Полёт разборов, серия 95. Часть 2 // Евгений Сыроваткин

Feb 17, 2024 02:47


Формаслов. - 15.02.2024. = https://formasloff.ru/2024/02/15/poljot-razborov-serija-95-chast-2-evgenij-syrovatkin/

24 декабря 2023 в формате Zoom-конференции состоялась 95-я серия литературно-критического проекта «Полёт разборов». Стихи читали Егор Евсюков и Евгений Сыроваткин. Разбирали литературные критики Валерий Шубинский, Ирина Чуднова, Ольга Балла, Дмитрий Гвоздецкий (очно), Роман Шишков и Мария Мельникова (заочно). Вели мероприятие Борис Кутенков, Григорий Батрынча и Андрей Козырев.

Представляем стихи Евгения Сыроваткина и рецензии Марии Мельниковой, Ольги Балла, Елены Наливаевой, Валерия Шубинского и Бориса Кутенкова о них.

Видео смотрите в vk-группе мероприятия.

Обсуждение Егора Евсюкова читайте в этом же выпуске «Формаслова».

Рецензия 2. Ольга Балла о подборке стихотворений Евгения Сыроваткина



Ольга Балла // Формаслов

Ольга Балла // Формаслов

У Евгения Сыроваткина можно заметить несколько основных поэтических тенденций. Первая из них кажется двумя - начерно обозначим их как «фольклорную» и «мифологическую» - но в конечном счёте это два русла или, вернее, два уровня одного и того же.

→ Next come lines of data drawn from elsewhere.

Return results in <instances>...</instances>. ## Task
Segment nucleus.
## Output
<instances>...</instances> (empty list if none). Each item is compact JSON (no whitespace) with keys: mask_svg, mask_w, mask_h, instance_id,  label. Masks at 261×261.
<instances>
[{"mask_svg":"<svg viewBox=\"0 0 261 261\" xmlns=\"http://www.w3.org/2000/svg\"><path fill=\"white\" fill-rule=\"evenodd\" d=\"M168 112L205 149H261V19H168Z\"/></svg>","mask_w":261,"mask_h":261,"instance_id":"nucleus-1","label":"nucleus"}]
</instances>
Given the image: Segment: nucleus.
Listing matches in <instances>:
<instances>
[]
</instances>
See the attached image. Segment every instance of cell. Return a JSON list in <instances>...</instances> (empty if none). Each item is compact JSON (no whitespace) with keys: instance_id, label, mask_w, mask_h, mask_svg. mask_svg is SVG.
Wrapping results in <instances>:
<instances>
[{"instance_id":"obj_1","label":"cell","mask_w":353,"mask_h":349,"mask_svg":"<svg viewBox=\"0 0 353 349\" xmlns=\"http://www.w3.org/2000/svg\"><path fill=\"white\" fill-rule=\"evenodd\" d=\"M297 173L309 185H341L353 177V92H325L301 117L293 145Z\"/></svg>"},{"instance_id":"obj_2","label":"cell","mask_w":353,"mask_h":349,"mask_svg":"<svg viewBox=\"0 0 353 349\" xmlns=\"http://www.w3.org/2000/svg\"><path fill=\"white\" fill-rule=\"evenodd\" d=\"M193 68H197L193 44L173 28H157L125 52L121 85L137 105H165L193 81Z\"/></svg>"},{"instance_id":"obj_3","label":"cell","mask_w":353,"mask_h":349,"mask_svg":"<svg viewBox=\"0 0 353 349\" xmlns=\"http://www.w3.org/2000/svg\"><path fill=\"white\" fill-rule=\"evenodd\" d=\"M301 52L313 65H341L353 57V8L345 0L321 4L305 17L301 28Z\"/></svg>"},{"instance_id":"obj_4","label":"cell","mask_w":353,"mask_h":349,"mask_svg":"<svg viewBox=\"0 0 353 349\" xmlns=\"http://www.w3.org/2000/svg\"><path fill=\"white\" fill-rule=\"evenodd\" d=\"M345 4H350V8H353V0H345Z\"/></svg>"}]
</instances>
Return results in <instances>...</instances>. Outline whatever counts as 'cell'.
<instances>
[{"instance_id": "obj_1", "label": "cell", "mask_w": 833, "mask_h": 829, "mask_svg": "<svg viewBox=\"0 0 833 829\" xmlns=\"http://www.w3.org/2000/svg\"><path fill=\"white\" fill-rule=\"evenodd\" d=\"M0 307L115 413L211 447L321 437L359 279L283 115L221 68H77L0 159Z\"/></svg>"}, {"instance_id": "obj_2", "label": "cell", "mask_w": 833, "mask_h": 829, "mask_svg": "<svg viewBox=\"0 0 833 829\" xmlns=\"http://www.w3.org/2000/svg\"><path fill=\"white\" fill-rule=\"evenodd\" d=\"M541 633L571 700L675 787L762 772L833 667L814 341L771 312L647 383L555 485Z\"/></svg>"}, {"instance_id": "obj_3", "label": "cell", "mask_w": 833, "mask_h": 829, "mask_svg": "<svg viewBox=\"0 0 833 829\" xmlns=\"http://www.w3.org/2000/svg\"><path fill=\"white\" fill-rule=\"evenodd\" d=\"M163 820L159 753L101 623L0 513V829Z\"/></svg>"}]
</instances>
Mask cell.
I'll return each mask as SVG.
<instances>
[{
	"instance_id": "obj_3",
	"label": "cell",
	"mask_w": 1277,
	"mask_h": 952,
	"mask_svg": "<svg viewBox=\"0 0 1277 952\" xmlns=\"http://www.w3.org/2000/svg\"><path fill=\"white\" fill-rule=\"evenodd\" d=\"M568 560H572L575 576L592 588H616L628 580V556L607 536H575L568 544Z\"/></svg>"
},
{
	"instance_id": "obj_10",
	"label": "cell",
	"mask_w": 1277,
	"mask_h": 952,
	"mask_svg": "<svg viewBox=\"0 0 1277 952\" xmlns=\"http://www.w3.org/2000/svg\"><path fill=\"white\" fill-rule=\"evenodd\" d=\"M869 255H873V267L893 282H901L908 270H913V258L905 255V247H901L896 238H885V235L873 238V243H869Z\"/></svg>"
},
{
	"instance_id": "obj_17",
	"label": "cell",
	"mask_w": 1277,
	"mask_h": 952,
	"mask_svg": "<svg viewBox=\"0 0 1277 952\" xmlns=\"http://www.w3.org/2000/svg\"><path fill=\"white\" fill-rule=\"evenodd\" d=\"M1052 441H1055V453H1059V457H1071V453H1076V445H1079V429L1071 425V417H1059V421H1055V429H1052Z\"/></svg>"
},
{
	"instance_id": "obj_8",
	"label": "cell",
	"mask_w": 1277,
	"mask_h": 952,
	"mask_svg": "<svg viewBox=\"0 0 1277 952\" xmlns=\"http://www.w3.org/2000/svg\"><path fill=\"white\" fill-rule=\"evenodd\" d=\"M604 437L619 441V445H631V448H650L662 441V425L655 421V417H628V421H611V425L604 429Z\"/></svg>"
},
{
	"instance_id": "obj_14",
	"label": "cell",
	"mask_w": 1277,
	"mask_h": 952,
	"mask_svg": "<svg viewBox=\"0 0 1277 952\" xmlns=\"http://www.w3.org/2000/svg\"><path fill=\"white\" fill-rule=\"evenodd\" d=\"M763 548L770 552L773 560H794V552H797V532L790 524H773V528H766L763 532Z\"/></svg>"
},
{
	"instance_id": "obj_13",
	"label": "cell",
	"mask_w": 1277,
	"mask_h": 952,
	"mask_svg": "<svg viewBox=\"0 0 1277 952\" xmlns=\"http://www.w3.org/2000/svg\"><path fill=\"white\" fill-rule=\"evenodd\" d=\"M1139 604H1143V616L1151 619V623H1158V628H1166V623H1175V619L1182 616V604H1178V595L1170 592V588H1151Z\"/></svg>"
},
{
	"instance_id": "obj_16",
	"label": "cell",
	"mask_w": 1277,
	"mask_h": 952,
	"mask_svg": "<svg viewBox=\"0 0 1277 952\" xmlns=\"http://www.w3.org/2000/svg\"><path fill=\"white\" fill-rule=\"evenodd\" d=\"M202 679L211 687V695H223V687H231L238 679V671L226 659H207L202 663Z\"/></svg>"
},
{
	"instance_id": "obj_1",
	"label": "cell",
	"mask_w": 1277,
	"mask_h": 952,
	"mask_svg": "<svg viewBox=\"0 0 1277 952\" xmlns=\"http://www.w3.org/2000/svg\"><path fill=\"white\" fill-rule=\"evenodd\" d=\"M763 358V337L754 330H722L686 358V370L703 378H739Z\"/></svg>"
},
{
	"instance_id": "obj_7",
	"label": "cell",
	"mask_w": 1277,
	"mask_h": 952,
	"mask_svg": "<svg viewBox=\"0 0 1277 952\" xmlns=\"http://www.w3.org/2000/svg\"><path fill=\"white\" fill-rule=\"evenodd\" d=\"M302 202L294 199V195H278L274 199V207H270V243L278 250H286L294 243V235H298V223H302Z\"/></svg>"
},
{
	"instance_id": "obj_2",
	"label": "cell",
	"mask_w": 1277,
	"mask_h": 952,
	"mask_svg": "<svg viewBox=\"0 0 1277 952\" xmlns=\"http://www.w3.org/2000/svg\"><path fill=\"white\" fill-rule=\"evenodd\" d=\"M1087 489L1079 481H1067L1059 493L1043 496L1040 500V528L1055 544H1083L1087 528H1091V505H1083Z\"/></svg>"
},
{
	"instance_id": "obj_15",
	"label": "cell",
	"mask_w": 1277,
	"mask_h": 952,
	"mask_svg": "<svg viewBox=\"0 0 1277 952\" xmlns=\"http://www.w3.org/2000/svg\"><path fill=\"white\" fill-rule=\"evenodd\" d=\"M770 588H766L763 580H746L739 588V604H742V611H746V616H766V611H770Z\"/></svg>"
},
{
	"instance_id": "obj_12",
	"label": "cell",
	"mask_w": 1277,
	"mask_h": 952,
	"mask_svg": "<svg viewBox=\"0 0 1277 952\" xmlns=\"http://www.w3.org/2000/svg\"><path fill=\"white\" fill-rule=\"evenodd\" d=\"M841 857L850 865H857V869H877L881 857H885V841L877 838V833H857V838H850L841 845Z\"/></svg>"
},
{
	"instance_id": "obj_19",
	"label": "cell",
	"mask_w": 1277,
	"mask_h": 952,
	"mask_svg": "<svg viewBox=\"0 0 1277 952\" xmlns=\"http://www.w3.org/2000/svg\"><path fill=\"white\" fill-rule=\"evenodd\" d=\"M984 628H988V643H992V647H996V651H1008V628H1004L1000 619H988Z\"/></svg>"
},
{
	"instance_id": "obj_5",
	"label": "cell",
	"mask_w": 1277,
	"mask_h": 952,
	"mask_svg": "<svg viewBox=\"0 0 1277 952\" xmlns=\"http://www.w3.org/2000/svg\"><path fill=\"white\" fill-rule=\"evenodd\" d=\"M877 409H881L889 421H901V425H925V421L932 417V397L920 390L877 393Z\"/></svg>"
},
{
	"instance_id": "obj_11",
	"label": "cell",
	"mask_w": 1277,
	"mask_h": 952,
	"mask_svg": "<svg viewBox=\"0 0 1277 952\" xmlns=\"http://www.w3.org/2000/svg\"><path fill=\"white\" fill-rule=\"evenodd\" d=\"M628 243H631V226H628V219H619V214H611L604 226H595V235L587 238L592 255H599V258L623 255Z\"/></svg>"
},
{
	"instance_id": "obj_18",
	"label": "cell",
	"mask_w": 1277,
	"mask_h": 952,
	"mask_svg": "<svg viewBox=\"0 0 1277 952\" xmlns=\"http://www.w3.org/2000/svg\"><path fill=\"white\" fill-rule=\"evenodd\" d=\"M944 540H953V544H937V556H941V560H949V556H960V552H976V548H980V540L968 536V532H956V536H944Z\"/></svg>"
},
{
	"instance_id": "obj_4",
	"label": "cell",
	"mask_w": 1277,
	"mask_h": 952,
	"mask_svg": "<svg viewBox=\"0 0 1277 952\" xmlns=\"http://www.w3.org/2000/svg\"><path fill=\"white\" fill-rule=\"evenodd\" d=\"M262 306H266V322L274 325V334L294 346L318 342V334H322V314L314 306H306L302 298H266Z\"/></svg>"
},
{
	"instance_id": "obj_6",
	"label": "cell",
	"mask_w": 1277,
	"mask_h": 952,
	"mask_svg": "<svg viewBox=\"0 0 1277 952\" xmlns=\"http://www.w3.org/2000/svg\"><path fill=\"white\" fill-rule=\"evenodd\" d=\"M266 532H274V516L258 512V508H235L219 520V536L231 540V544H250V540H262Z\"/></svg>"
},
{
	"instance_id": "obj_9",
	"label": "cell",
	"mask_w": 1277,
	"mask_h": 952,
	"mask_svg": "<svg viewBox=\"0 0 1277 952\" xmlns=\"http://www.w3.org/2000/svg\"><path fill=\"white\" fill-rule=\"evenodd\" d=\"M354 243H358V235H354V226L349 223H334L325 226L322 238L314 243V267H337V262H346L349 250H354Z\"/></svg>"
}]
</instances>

Вот о первой тенденции в двух её обликах. В самом первом стихотворении поэзия, не переставая быть самой собой, не утрачивая наработанного за столетия опыта, спускается к своим долитературным истокам - к фольклору, укладывает сюжет некоторой явно страшной сказки в лёгкие (по видимости), портативные размеры и востребует для дальнейшего создания самой себя фольклорные ресурсы (но это приём старый, тут он не первооткрыватель).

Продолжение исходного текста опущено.